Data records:
————————

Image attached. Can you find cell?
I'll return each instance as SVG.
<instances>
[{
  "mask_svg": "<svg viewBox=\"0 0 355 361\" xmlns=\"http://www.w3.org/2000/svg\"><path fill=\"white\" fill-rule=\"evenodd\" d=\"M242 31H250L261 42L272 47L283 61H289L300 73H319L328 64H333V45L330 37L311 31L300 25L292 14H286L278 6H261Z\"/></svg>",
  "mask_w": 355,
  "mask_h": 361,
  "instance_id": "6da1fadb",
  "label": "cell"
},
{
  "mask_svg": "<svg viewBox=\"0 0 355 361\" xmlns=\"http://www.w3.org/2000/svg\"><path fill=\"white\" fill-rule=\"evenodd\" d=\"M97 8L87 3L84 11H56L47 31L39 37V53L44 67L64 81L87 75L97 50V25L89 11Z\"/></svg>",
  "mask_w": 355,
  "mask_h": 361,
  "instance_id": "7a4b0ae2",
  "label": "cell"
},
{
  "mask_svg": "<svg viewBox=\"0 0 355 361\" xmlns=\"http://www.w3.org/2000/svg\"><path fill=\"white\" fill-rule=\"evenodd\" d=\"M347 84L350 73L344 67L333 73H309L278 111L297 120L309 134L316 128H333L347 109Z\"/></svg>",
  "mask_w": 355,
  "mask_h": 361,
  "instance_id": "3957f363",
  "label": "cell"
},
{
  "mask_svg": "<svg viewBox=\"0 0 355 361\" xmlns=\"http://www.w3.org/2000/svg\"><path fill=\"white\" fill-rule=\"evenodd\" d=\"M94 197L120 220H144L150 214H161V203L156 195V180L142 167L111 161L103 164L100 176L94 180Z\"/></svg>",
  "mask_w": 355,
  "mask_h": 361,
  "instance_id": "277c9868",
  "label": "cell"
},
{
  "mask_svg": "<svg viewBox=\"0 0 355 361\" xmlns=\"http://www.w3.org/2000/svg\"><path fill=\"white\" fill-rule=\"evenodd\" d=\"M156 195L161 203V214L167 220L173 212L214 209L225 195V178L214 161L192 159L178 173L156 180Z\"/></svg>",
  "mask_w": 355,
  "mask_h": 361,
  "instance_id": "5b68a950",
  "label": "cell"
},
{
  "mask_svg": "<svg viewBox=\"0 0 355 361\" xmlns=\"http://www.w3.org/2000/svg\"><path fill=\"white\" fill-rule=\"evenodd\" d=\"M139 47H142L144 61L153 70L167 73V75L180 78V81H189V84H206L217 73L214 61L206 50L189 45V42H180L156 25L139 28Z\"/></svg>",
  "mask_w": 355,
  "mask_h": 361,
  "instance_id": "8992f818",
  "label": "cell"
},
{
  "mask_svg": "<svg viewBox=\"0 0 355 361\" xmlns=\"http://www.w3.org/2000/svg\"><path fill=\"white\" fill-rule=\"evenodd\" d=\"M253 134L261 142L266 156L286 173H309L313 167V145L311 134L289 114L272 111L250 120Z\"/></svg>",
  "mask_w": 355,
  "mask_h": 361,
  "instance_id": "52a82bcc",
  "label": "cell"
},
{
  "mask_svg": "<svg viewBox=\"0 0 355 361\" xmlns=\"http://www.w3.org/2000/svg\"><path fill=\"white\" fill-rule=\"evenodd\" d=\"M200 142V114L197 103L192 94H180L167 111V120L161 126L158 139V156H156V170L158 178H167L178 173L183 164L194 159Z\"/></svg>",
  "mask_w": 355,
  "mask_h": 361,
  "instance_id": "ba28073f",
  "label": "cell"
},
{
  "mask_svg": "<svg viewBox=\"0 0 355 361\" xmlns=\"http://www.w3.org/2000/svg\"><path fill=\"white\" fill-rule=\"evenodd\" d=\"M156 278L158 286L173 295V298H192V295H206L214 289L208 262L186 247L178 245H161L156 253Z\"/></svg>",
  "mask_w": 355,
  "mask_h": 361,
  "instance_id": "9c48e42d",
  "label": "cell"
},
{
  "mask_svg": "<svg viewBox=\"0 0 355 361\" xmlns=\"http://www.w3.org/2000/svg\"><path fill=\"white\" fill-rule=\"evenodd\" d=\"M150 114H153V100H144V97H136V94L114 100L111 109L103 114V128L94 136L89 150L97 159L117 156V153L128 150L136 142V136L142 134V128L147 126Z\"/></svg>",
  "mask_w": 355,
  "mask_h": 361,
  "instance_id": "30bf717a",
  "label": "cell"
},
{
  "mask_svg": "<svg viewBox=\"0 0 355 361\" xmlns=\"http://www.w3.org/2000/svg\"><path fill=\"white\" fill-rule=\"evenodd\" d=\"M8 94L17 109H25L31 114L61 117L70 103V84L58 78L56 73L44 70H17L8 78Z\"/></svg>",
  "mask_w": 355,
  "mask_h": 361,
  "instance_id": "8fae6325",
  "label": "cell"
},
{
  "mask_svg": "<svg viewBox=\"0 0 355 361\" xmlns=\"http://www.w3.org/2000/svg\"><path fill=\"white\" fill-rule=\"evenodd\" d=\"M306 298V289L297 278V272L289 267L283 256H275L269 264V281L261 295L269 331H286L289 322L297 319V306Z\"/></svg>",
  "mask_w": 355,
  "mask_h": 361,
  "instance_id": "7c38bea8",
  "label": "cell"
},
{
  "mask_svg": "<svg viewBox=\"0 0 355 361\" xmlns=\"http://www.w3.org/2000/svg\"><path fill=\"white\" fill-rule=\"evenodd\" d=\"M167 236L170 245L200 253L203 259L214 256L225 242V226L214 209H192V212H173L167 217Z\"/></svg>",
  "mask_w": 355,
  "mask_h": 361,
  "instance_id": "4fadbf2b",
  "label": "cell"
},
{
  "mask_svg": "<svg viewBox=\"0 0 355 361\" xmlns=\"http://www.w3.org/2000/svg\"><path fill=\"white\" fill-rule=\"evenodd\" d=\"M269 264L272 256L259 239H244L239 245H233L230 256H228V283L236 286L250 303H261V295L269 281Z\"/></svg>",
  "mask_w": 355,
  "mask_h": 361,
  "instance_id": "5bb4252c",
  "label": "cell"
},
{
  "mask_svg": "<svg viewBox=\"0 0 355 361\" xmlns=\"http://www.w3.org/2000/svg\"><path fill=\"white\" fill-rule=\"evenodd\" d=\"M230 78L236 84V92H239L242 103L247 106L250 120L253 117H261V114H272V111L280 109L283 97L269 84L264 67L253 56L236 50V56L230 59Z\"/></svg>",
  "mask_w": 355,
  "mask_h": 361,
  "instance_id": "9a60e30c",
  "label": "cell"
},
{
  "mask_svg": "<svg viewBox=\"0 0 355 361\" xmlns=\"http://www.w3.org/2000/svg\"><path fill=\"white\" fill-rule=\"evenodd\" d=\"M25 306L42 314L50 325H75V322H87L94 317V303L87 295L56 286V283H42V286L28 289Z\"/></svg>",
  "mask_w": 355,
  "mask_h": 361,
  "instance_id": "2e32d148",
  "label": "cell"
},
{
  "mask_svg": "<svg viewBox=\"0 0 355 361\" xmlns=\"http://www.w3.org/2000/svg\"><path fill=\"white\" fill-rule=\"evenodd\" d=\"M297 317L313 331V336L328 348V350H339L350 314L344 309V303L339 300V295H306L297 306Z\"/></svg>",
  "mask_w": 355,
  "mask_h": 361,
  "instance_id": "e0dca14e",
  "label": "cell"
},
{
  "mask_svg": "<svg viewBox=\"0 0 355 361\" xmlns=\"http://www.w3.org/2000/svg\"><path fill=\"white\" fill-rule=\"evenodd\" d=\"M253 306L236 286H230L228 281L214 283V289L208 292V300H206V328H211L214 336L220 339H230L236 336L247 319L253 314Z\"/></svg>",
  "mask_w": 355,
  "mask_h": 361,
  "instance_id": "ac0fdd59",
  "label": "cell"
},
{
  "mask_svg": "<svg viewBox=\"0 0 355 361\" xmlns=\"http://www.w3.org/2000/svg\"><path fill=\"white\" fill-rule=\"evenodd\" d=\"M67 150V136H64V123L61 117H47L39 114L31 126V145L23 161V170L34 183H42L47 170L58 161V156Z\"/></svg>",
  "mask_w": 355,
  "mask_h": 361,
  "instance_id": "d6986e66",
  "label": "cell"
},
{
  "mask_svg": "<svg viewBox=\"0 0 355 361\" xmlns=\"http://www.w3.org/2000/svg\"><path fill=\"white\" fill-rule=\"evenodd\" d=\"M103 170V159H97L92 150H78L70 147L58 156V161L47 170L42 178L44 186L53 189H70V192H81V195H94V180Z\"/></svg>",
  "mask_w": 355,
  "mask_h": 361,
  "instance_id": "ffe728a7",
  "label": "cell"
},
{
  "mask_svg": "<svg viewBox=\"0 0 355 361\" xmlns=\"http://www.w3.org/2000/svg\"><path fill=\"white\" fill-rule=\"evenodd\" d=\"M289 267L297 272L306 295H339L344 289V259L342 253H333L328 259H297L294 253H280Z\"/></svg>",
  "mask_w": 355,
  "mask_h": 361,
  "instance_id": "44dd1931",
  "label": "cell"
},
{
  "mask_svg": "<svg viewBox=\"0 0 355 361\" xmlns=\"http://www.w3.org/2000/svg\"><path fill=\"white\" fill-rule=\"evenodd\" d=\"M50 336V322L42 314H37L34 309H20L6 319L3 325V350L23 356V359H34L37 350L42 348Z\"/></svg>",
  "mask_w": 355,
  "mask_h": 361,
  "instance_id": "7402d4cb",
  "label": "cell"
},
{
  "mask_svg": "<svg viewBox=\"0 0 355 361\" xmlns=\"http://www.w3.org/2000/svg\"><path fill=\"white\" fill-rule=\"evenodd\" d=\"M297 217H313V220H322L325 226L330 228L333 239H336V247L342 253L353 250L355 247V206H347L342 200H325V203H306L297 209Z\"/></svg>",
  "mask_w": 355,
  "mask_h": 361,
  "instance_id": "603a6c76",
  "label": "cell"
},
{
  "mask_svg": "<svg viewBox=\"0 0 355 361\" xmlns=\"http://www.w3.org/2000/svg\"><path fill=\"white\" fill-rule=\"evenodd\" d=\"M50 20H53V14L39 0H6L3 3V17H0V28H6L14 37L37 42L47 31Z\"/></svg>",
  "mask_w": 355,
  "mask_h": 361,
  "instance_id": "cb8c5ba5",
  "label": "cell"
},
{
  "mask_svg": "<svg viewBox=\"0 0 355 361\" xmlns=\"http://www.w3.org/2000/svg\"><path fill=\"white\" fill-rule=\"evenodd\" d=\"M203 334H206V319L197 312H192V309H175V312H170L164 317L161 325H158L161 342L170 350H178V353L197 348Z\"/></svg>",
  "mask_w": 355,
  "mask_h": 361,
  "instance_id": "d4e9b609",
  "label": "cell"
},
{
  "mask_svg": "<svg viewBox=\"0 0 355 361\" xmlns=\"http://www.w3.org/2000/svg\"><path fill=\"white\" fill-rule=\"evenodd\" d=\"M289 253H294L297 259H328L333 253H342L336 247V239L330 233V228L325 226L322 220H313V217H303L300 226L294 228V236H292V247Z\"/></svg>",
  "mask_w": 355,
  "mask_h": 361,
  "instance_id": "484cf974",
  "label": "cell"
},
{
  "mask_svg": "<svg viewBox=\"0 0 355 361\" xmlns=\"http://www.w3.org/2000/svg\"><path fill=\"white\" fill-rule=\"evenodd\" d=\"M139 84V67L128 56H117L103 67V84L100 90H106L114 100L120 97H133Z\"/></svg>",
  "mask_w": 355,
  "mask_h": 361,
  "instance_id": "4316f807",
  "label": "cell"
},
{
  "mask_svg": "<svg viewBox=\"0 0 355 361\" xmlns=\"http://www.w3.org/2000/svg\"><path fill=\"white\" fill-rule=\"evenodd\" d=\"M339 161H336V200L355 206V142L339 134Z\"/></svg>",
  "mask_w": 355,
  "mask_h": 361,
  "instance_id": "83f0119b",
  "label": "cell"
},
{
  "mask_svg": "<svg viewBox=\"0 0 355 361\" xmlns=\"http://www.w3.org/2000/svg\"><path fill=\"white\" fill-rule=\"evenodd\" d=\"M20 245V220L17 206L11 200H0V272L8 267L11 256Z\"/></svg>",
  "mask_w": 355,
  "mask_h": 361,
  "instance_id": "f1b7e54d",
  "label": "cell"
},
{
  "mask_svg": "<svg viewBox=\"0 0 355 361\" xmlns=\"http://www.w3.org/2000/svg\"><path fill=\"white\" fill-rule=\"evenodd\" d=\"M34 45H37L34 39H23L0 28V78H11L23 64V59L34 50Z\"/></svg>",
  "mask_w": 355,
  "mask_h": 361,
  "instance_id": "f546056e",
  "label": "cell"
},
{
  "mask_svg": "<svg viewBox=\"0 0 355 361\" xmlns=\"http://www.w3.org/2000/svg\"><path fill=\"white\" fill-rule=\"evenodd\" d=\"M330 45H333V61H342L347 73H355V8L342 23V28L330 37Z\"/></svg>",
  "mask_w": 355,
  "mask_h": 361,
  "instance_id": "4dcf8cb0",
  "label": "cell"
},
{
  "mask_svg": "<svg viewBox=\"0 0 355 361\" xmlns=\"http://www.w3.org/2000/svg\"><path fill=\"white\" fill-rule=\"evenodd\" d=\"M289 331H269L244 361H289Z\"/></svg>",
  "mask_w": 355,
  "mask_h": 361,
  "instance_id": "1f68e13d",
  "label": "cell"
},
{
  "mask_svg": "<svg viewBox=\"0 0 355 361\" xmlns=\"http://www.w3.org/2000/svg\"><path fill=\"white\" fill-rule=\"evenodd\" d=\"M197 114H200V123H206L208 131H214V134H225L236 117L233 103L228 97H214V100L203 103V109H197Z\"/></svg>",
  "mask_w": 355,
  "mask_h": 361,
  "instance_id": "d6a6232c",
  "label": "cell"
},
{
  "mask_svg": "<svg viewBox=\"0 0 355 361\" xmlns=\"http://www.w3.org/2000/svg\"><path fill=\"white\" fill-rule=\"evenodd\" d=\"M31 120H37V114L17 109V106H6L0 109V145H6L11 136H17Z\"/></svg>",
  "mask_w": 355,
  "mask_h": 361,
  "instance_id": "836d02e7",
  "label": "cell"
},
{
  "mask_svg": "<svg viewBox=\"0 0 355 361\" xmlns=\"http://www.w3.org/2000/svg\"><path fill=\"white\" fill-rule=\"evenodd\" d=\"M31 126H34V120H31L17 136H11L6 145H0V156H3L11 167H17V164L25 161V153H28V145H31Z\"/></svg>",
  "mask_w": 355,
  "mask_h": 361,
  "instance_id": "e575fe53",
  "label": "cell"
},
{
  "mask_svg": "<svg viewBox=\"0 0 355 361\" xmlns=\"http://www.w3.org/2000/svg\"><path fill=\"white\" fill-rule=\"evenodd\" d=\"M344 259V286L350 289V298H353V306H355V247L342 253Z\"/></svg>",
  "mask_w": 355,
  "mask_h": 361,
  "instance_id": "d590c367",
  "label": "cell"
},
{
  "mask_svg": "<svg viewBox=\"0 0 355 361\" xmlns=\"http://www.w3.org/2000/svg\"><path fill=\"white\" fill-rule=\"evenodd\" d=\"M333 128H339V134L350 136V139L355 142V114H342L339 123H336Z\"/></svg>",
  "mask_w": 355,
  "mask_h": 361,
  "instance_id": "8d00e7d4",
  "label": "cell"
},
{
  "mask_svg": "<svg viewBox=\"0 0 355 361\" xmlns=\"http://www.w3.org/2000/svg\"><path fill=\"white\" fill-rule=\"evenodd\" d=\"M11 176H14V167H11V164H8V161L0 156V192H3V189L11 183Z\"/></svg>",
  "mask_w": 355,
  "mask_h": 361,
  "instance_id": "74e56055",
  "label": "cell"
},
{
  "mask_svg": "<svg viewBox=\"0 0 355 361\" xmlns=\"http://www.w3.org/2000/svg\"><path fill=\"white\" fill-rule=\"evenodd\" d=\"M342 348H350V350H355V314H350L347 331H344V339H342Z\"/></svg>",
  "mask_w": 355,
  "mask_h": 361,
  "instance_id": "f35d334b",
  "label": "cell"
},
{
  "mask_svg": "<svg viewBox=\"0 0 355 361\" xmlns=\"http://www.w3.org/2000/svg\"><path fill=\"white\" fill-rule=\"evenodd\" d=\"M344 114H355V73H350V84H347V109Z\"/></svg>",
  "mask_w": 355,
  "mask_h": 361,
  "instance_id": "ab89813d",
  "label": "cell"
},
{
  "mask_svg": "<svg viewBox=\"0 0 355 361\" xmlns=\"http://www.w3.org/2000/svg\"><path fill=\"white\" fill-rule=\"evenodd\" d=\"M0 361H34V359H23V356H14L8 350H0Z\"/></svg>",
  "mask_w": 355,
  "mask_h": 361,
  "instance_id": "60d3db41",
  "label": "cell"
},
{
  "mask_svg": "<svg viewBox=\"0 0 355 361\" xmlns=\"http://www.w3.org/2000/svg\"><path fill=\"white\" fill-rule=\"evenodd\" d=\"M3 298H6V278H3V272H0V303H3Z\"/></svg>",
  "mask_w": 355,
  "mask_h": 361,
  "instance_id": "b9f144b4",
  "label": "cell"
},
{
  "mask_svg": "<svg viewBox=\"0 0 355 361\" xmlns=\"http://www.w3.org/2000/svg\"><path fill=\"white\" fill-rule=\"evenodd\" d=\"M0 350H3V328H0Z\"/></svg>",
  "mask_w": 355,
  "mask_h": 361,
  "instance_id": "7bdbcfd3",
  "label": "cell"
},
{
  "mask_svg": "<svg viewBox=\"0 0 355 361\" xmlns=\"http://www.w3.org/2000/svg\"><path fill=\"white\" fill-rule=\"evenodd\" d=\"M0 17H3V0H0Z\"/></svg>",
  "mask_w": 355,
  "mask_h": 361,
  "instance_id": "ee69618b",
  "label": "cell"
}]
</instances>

————————

Problem to work on: Switch "attached" to "enclosed" in the entries, starting at their first line and ending at the line that contains "31H250L261 42L272 47L283". Reproduce only that span, with everything else unchanged.

Task answer:
Image enclosed. Can you find cell?
I'll return each instance as SVG.
<instances>
[{
  "mask_svg": "<svg viewBox=\"0 0 355 361\" xmlns=\"http://www.w3.org/2000/svg\"><path fill=\"white\" fill-rule=\"evenodd\" d=\"M242 31H250L261 42L272 47L283 61H289L300 73H319L328 64H333V45L330 37L311 31L300 25L292 14H286L278 6H261Z\"/></svg>",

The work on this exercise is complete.